** KUTIPAN SUMBER **
++++++++++
Putin Setujui UU Kekebalan Hukum bagi Mantan Presiden Rusia

Rabu, 23 Desember 2020

RUSIA -- Presiden Rusia Vladamir Putin, menyetujui rancangan undang-undang yang memberikan kekebalan hukum seumur hidup bagi mantan presiden.

Dilansir AFP, Rabu (23/12), beleid itu diunggah secara daring pada Selasa (22/12) kemarin, setelah diteken oleh Putin. Menurut undang-undang itu, mantan presiden dan seluruh keluarganya diberikan kekebalan hukum dari proses penyelidikan terhadap dugaan pelanggaran hukum yang dilakukan semasa mereka hidup.

Undang-undang itu juga menyatakan melarang polisi atau jaksa menangkap, menginterogasi serta menggeledah kediaman mantan presiden jika yang bersangkutan diduga terlibat pelanggaran hukum.

Beleid yang ditandatangani Putin itu adalah bagian dari perubahan (amandemen) undang-undang dasar yang disepakati oleh penduduk Rusia melalui jajak pendapat pada musim panas lalu. Mereka juga menyetujui supaya Putin, yang saat ini berusia 68 tahun, bisa menjabat sebagai presiden sampai 2036.
++++++++++
** DATA YANG DIBERIKAN **
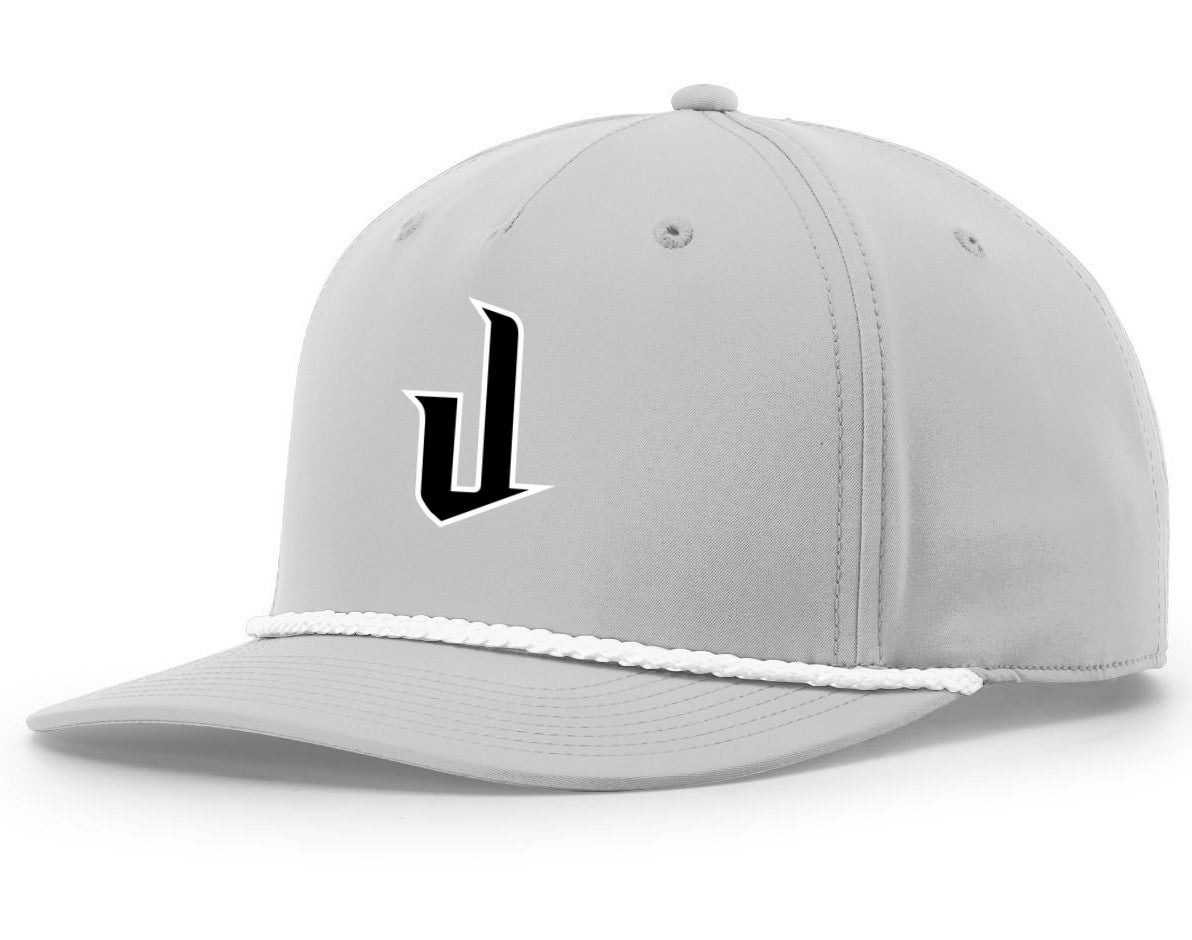 5 Panel Classic Rope Hat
++++++++++
** TELAAH BAHAN **
A: Berdasarkan berita tentang kekebalan hukum mantan presiden Rusia, jelaskan dalam satu sampai tiga kalimat dari mana undang-undang yang diteken Putin itu berasal.
B: Teruskan berita tentang kekebalan hukum mantan presiden Rusia mulai dari bagian setelah kalimat terakhirnya.
Data di atas adalah bahan tersendiri yang terpisah dari berita tentang kekebalan hukum mantan presiden Rusia.

** JAWABAN TIAP SOAL **
A: Undang-undang itu merupakan bagian dari amandemen undang-undang dasar yang disepakati penduduk Rusia melalui jajak pendapat pada musim panas lalu. Dalam jajak pendapat yang sama, penduduk juga menyetujui agar Putin bisa menjabat sebagai presiden sampai 2036.

B:
 

Sebelum UU itu disahkan, mantan presiden Rusia hanya diberikan kekebalan hukum jika dia melakukan pelanggaran selama masa jabatannya.

Akan tetapi, kekebalan hukum yang saat ini diterapkan masih bisa dicabut jika sang mantan presiden terbukti berkhianat atau melakukan kejahatan berat, serta divonis bersalah oleh Mahkamah Agung dan Mahkamah Konstitusi.

Di sisi lain, UU itu juga mengizinkan para mantan presiden itu menjadi anggota dewan atau senat seumur hidup. Selama mereka masih hidup dan menjabat di posisi itu, maka mereka memang diberikan hak kekebalan hukum.

Putin seharusnya menyetujui RUU itu pada November lalu. Penundaan itu memicu spekulasi bahwa dia berencana mengundurkan diri akibat kondisi kesehatannya. Namun, pemerintah membantah rumor kondisi kesehatan Putin menurun.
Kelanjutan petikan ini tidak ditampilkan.